News: Art students gain live experience at internationally renowned venue
Thirty Fine Art Degree students from Nottingham College are gaining a unique insight into how a public gallery works by creating an installation for the prestigious Djanogly Gallery, Nottingham Lakeside Arts, from 26th January to 10th February.
The installation will accompany the current exhibition by 20th century painter Harold Gilman, renowned for his paintings of English domestic situations. His regular subjects include living spaces, wallpaper, curtains, urban space buildings, furniture and women, often sitting in isolation. Each student is developing a square floor work as a visual response to the main exhibition and its wider theme.
Taking the exhibition as a departure point rather than script, the students are making meaningful connections to the domestic subject, using a range of different mediums, including: drawing, paint, photography, textiles, graphics and mixed media sculpture.
Fine Art Lecturer, Tom Hackett, said: “This is a first-rate opportunity for our students to gain live experience of showing in an internationally recognised venue. Working with Lakeside Arts will give the students a fantastic understanding of how a public gallery works in connecting with its audience, as well as a great first rung on their future careers as artists.
“Using a modular floor grid structure, the installation promises to create a dynamic viewer encounter, similar to a birds-eye view, into the complexities and curiosities of home life both past and present. The content will vary from the absurd to the intimate and from the personal to the political.”
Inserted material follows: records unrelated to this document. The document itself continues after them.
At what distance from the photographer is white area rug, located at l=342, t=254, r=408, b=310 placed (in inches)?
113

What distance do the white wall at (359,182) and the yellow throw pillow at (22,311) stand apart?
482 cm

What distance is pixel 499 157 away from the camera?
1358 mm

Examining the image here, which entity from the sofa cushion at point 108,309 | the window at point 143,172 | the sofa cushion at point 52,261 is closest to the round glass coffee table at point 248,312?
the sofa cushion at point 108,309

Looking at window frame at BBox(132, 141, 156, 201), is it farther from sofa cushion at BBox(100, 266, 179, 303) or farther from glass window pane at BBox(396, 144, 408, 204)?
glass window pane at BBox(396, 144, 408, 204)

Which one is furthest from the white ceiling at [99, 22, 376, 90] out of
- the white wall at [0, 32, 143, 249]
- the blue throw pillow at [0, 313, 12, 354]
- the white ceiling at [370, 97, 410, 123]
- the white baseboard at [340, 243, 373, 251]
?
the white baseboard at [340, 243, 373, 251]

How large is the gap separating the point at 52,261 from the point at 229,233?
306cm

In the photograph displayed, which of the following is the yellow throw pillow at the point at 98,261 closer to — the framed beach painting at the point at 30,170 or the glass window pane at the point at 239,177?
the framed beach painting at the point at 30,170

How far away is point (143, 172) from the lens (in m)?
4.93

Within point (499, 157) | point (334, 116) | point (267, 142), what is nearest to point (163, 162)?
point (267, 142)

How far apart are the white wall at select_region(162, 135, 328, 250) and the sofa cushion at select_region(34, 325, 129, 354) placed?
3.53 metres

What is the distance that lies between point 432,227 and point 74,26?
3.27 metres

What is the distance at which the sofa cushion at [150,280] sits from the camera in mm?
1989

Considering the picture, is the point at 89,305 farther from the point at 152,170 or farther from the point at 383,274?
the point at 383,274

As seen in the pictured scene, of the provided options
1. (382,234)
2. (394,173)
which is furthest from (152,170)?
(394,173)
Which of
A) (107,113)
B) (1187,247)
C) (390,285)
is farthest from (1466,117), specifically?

Student, Talitha Kukk-Smith, said:
I’m really excited to have our work shown alongside a first-rate artist, in such a fantastic space.
— Talitha Kukk-Smith
Richard Hyde, 54, enrolled at Nottingham College after selling his creative businesses. He now hopes to become a full-time artist. He said:
Working for a real client at such a renowned venue gave us a window into the real art world. It was a short project with a tight deadline and we had to work around the logistics and constraints of the brief, which was a valuable insight into the industry and what will be expected of us.
“I produced a painting for the exhibition using acrylic and DIY filler, it’s actually only the fourth painting I’ve ever done, so it’s out of my comfort zone, but my lecturer encouraged me to give it a go and I’m really pleased with the result. I hope the public enjoy what I’ve created.
— Richard Hyde
Learning Officer, Ruth Lewis-Jones, is always looking for new ways to make Djanogly Gallery relevant and appealing to young people. She says this about the partnership with Nottingham College: “I am thrilled that staff and students at Nottingham College have responded so positively to this opportunity, and I am really looking forward to seeing their visual ideas, and also observing the public reaction.“
Also showing in the adjacent space will be a series of small-scale mini houses and chair designs by Nottingham College students studying the Level 3 Diploma in 3D Design and Architecture, looking at domesticity from a design perspective.
This free-to-view exhibition is open to the public from Saturday 26th January to Sunday 10th February 2019, Tues to Sat 11 – 5pm and Sundays 12 – 4pm (Closed on Mondays). Students will be on site every day during the installation to discuss their work with visitors.